In the Data Analysis Using Regression and Multilevel/Hierarchical Models (ARM) book by Gelman & Hill, it discusses Five ways to write the same model in section 12.5.

The final example is a Large regression with correlated errors. It defines the covariance matrix as:

For any unit i: var_y+var_alpha

For any units i,k within the same group j: var_alpha

For any units i,k in different groups: cov(error_i, error_k)=0

What if instead, these are adjusted to:

For any unit i: var_y+var_alpha+var_base

For any units i,k within the same group j: var_alpha+var_base

For any units i,k in different groups: cov(error_i, error_k)=var_base

where var_base is some base level of correlation among the variables.
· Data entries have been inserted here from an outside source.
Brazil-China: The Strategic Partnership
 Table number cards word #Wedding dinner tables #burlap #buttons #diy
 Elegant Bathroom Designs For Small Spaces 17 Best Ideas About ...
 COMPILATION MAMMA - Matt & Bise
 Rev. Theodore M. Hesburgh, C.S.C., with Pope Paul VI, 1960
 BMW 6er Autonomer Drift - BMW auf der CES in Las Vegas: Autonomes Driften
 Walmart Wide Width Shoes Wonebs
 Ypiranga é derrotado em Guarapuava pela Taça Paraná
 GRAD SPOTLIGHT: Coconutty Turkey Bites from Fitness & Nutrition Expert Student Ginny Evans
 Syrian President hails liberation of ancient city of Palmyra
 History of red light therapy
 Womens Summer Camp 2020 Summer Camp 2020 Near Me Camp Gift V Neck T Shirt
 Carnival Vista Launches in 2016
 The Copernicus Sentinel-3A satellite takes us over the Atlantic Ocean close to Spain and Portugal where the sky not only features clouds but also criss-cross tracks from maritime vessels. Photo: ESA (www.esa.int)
I would like to do this in Stan without having to write the explicit covariance matrix. I tried some naive attempts to adopt a model similar to the radon_no_pool.stan example model to account for it, but didn’t have much luck (divergences, tree depth issues, Bayesian fraction of information issues…the works). I suspect it’s because I was basically introducing a latent variable that couldn’t be identified properly.

So I suppose the big question is: am I wasting my time thinking about this?

I’m fitting a cross-sectional model for simplicity, but the full dataset is a panel. I was just curious if I can incorporate the correlation structure that is evident when looking at the full panel in the cross-section.